══ Document excerpt

The above questions are timely, given the contemporary inclination of the world to wars and revolutions in which violence is ultimately believed to be a common denominator.[4]  Technological advancement which hitherto was a blessing seem to be a curse by its productions of weapons of mass destruction which according to J.B Akam, has rendered man powerless[5] by serving as instruments of violence directly or indirectly. This experience of violence cuts across all spheres of the human life. However, it has the greatest momentum in politics. Hence, the quest for political power in the present dispensation is no longer through any other means but through violent acts. Humanity has waved good bye to morality and enthroned to the fullest the Machiavellian principle of the end justifies the means. This is a real problem to tackle.

════

### To do
1. Copy out every sentence of the passage on violence that contains the word "violence" or "violent."
2. Answer these questions from the passage on violence:
(a) According to whom have weapons of mass destruction rendered man powerless?
(b) In which sphere does the experience of violence have the greatest momentum?
(c) What principle does the passage say humanity has enthroned to the fullest?
3. Extend the passage on violence, picking up after its final sentence.
The data that come after this point are from an unrelated source.

══ Source data

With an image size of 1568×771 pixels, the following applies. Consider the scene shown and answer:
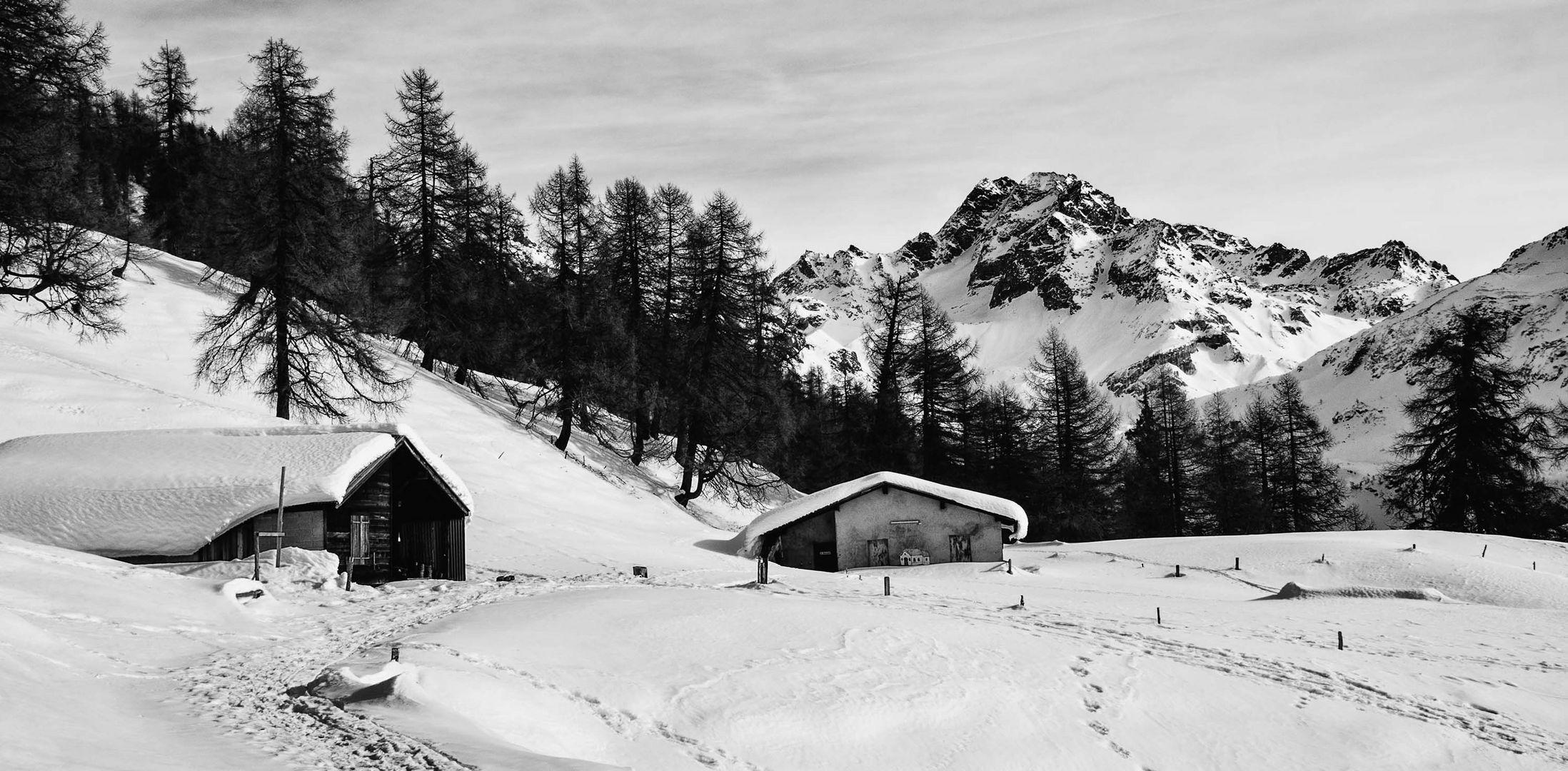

════

### Exercise results
1.
1. The above questions are timely, given the contemporary inclination of the world to wars and revolutions in which violence is ultimately believed to be a common denominator.[4]
2. Technological advancement which hitherto was a blessing seem to be a curse by its productions of weapons of mass destruction which according to J.B Akam, has rendered man powerless[5] by serving as instruments of violence directly or indirectly.
3. This experience of violence cuts across all spheres of the human life.
4. Hence, the quest for political power in the present dispensation is no longer through any other means but through violent acts.

2.
(a) J.B Akam
(b) Politics
(c) The Machiavellian principle of the end justifies the means

3.
In Nigeria, it is a fact known by experience and authenticated by history that quest for political power through violence is prevalent.  Violence has reared its head in Nigerian politics in the garb of thuggery, riots, ethnic crisis, assassination, kidnapping, denial of electioneering rights etc which the consequences are usually wanton lost of lives especially that of those who are innocent. A trip down the memory lane of Nigerian political activities reveals that politics which is supposed to be the natural activities of man borrowing from Aristotelian definition of man as a naturally political is no more a fair game, instead a game of do or die what can also be known as the survival of the fittest. It is so because in the words of Rev. Fr. J. Odey:

Leadership in Nigeria has become a huge investment and a life insurance scheme where one has to engage in many abnormal things to be secure in perpetuity. And no Nigerian who has tasted the trappings of office has ever left them without fierce and often violent pressure while those who aspire to be there spare nobody and nothing on their way[6]

 The tragic experiences of Nigerians in2003 elections are eloquent testimonies or attestation that the Nigerian political positions are reserved for the violent and where all actors in the political theatre are equally violent, it is safely reserved for the most violent. Those who are in office already do everything possible to perpetuate themselves in power, unleashing violence on the people. They are tyrannical such that anybody who tries to challenge them with regard to the way they are ruling is in soup. The death of such politicians like Dele Giwa, Ken Saro Wiwa, Bola Ige, Dikibo, Barnabas Igwe and wife of Anambra state etc. will buttress this fact. With this, one would ask, where are we heading to? What is the purpose of political power?   

I should think that the aim of political power in every government as Arendt asserts is to enable men to live together, to promote happiness or to realize a classless society[7]. This meaning is no longer obtainable nowadays instead people have understood political power as the best avenue to make money hence resorting to all forms of violence in order to acquire it.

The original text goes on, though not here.